Es war deutlich zu sehen, dass Fabian Sabrina nicht kalt ließ. „Hallöchen. Lasst uns doch gemeinsam die Tanzfläche stürmen“, schlug Sabrina vor und klimperte den sexy Mann mit ihren langen Wimpern an.

„Ich nicht, mein Knöchel. Aber lasst euch nicht aufhalten.“ Helen warf Yvonne einen aufmunternden Blick zu. Ihre Freundin hatte lange genug ihr Händchen gehalten und ihre Launen ertragen. Da war es nur fair, wenn sie heute Abend noch ein bisschen Spaß hatte.

„Schade! Man sieht sich“, entgegnete Sabrina, hakte sich bei Fabian unter und marschierte los. Helen spürte, wie sie sich bei dem Anblick verspannte.

Geschickt zog Fabian seinen Arm aus der Umklammerung. „Ich bleibe hier bei Helen.“ Sabrina blieb enttäuscht stehen.

„Bis später.“ Yvonne schnappte sich Sabrinas Hand und zog sie einfach mit sich.

„Hey, willst du nicht auch tanzen gehen?“, forderte Helen Fabian auf, obwohl ihr der Gedanke an Fabian, der mit Sabrina tanzte, überhaupt nicht gefiel.

„Und wer passt dann auf, dass du dir auf der Flucht nicht eines deiner langen Beine brichst?“ Er griff nach dem beinahe flüssigen Eisbeutel und drückte ihn zurück auf Helens Knöchel.

Die plötzliche Kälte ließ ihr eine Gänsehaut über die Arme kriechen. Sie erinnerte sich an das wohlige Erschauern am heutigen Nachmittag im Friseursalon und den Grund dafür, die prickelnde Kopfmassage. Ohne es zu wollen, entschlüpfte ihr ein Seufzer.

„Tut es noch sehr weh?“ Er musterte sie aufmerksam.

„Was?“ Verwirrt starrte sie in sein Gesicht. Natürlich tat es weh, wenn so ein wundervoller Kerl um einen herumschwirrte und trotzdem unerreichbar blieb. Konnte er das meinen? Schlagartig wurde ihr klar, wovon er sprach: „Oh, du meinst den Fuß. Nein, überhaupt nicht“, beruhigte sie ihn. Dann fiel ihr auf, dass sie sich verplappert hatte. Helen fühlte sich kraftlos. „Oh man, ich kann einfach nicht schwindeln. Irgendwann rutscht mir immer die Wahrheit heraus“, gestand sie. „Damit bin ich heute schon zum dritten Mal aufgeflogen, zuerst mit dem Namen, dann dem Beruf und jetzt mit dem Fuß. Eigentlich hat der Knöchel nie wehgetan. Ich wollte nur nach Hause.“ Sie schaute Fabian in seine braunen Augen. In dem schummrigen Licht erschienen sie noch dunkler, dafür glomm darin ein goldener Schimmer. „Entschuldige“, sagte sie leise.

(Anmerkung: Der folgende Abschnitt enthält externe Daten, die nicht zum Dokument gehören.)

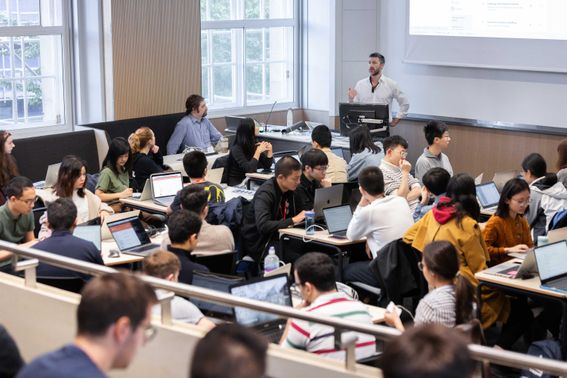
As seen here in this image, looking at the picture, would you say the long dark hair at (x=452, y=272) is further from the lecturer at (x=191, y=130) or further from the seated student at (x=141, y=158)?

Es rührte ihn, dass sie so ehrlich war. Ganz im Gegensatz zu ihm. „Ja, tut mir auch leid!“, antwortete Fabian geistesabwesend. Er bedauerte es, dass er Helen nicht die Wahrheit sagen konnte und sie damit verletzte.

Wenn er ihr nicht schon nahe sein durfte, wollte er sie wenigstens ansehen. Sein Blick wanderte über ihr zartes Gesicht. Ein winziger Leberfleck gleich neben ihrem rechten Nasenflügel zog ihn in seinen Bann. Seine Finger prickelten. Sie sehnten sich danach, den kleinen Tupfen zu berühren. Als er mit den Augen dem weichen Schwung ihrer Oberlippe folgte, musste er trocken schlucken. Nur anschauen, ermahnte er sich.

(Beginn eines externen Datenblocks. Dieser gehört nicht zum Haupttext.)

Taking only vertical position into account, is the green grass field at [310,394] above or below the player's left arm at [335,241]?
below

In diesem Moment kam Pete vorbei, rempelte ihn an und räumte die leeren Gläser ab. Während der ganzen Zeit ignorierte er Helen vollkommen und verschwand ebenso wortlos, wie er aufgetaucht war. Das holte Fabian in die Realität zurück.

Helen schien erleichtert über die Unterbrechung und schaute dem Barkeeper hinterher. „Was hast du eigentlich mit dem armen Pete gemacht? Der wirkt total verstört.“

Fabian grinste frech. „Ich habe ihm gesagt, dass er sich andere Gewässer zum Fischen suchen soll.“

„He, was mischst du dich in meine Männergeschichten ein?“ Helen richtete sich mit gespielter Angriffslust in ihrem Sessel auf.

„Der ist nichts für dich!“, informierte Fabian sie mit ernster Miene. „Ich kenne ihn. Pete bloggt seine Sexgeschichten im Internet.“ Er atmete tief ein. „Und als guter Freund will ich nicht, dass dir jemand wehtut!“ Fabian spürte einen Stich. Er hatte es ausgesprochen. Auch Helen hatte bei den Worten guter Freund erschrocken geblinzelt. Aber das war richtig so, redete sich Fabian gut zu. Es war momentan die einzige Möglichkeit, in ihrer Nähe sein zu können.

„Warum sitzen wir hier eigentlich noch, wenn du laufen kannst? Komm, lass uns tanzen!“ Er streifte Helen die Riemchensandalen über und zog sie mit einem eleganten Schwung aus dem Sessel. Gerade als sie die Tanzfläche erreicht hatten, legte der DJ eine romantische Ballade auf.

Fabian fühlte sein Herz davongaloppieren. Hoffentlich würde er diesen Abend lebend überstehen.